Ein Schutz vor einem "Napoleon-Coach" ist im Grunde genommen nur möglich, wenn sich der Klient die Zeit nimmt, mehrere Angebote miteinander zu vergleichen und großspurigem Auftreten mit Skepsis entgegentritt. Ein weiteres Qualitätsmerkmal ist der Umstand, ob ein Coach Supervision in Anspruch nimmt, um eigene blinde Flecken zu bearbeiten (oder ob er meint, dies nicht mehr nötig zu haben). Supervision ist dabei als ein nicht endender Prozess zu verstehen.

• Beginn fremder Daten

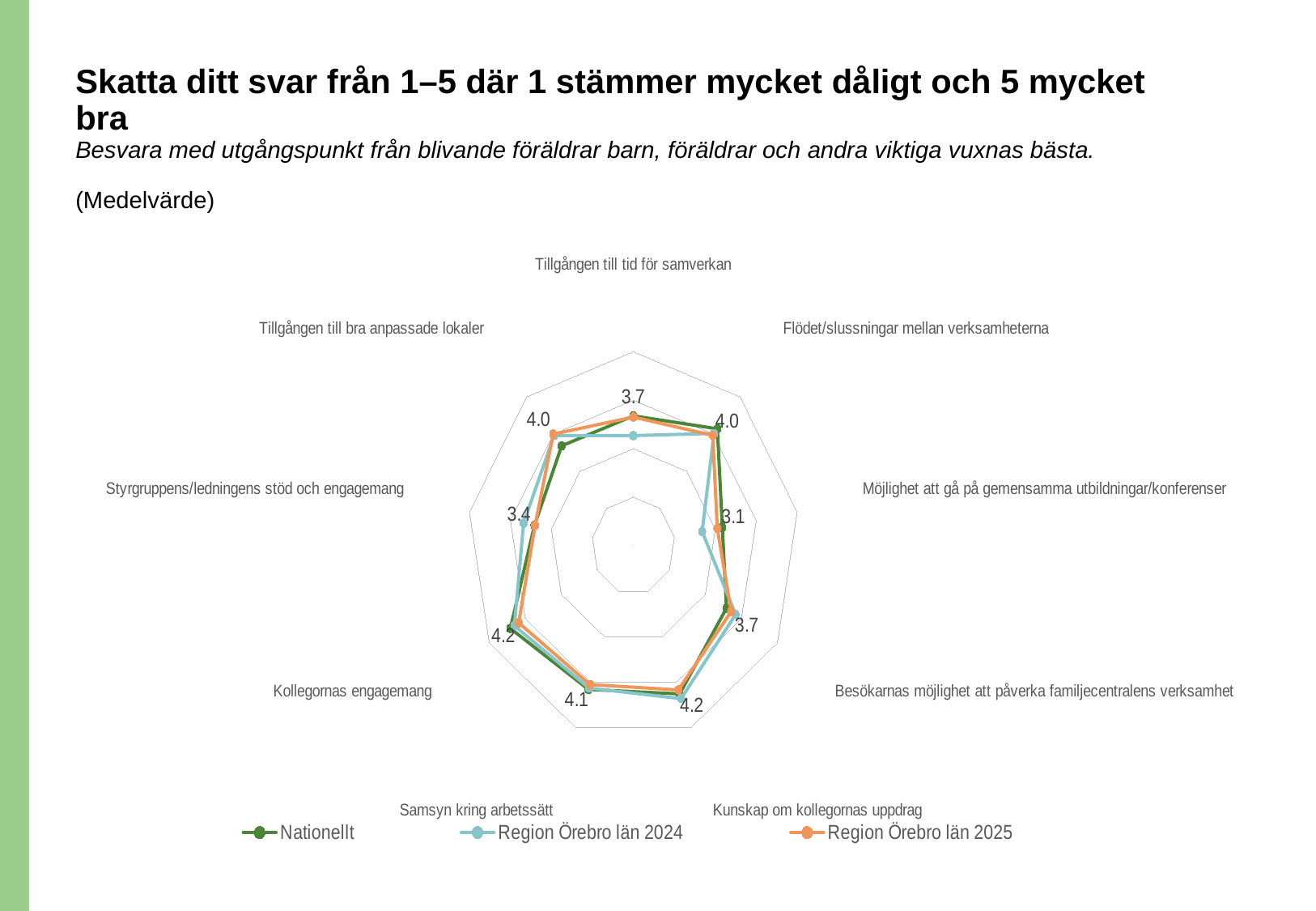
According to the data labels, what is the value for 'Samsyn kring arbetssätt'? 4.1 According to the data labels, what is the value for 'Möjlighet att gå på gemensamma utbildningar/konferenser'? 3.1 Which has the larger labelled value: 'Flödet/slussningar mellan verksamheterna' or 'Styrgruppens/ledningens stöd och engagemang'? Flödet/slussningar mellan verksamheterna How many categories (axes) does the radar chart have? 9 Which series is drawn in orange in the legend? Region Örebro län 2025 What is the difference between the labelled values for 'Kollegornas engagemang' and 'Möjlighet att gå på gemensamma utbildningar/konferenser'? 1.1 How many series does the legend list? 3 What statistic does the slide say the chart shows, as given in parentheses under the subtitle? Medelvärde According to the data labels, what is the value for 'Styrgruppens/ledningens stöd och engagemang'? 3.4 What kind of chart is shown on the slide? Radar chart Which category has the lowest labelled value? Möjlighet att gå på gemensamma utbildningar/konferenser According to the data labels, what is the value for 'Tillgången till tid för samverkan'? 3.7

Ähnlich der täglichen Körperhygiene sollte Supervision als etwas angesehen werden, das sich nicht eines Tages erübrigt, nur weil man es bereits jahrelang in Anspruch genommen hat. Auch sollte man als Klient sehr skeptisch mit jeglicher Art von "Verdächtigungspsychologie" umgehen, die narzisstische Persönlichkeiten gerne anwenden, um anderen Menschen schlechte Motive zu unterstellen. Hier wird in nahezu jede beliebige Handlung eine Verdächtigung hineininterpretiert. Und dies in einer Art und Weise, dass der Verdächtigte keine Chance hat, das Gegenteil zu belegen. Daran ist die dogmatische Weltsicht erkennbar, die einer solchen Haltung innewohnt. Dogmatismus ist jedoch ein schlechter Ratgeber in Coaching-Prozessen, in denen nicht der Aufbau von Wahrnehmungsbeschränkungen, sondern eine Wahrnehmungserweiterung des Klienten das Ziel sein sollte.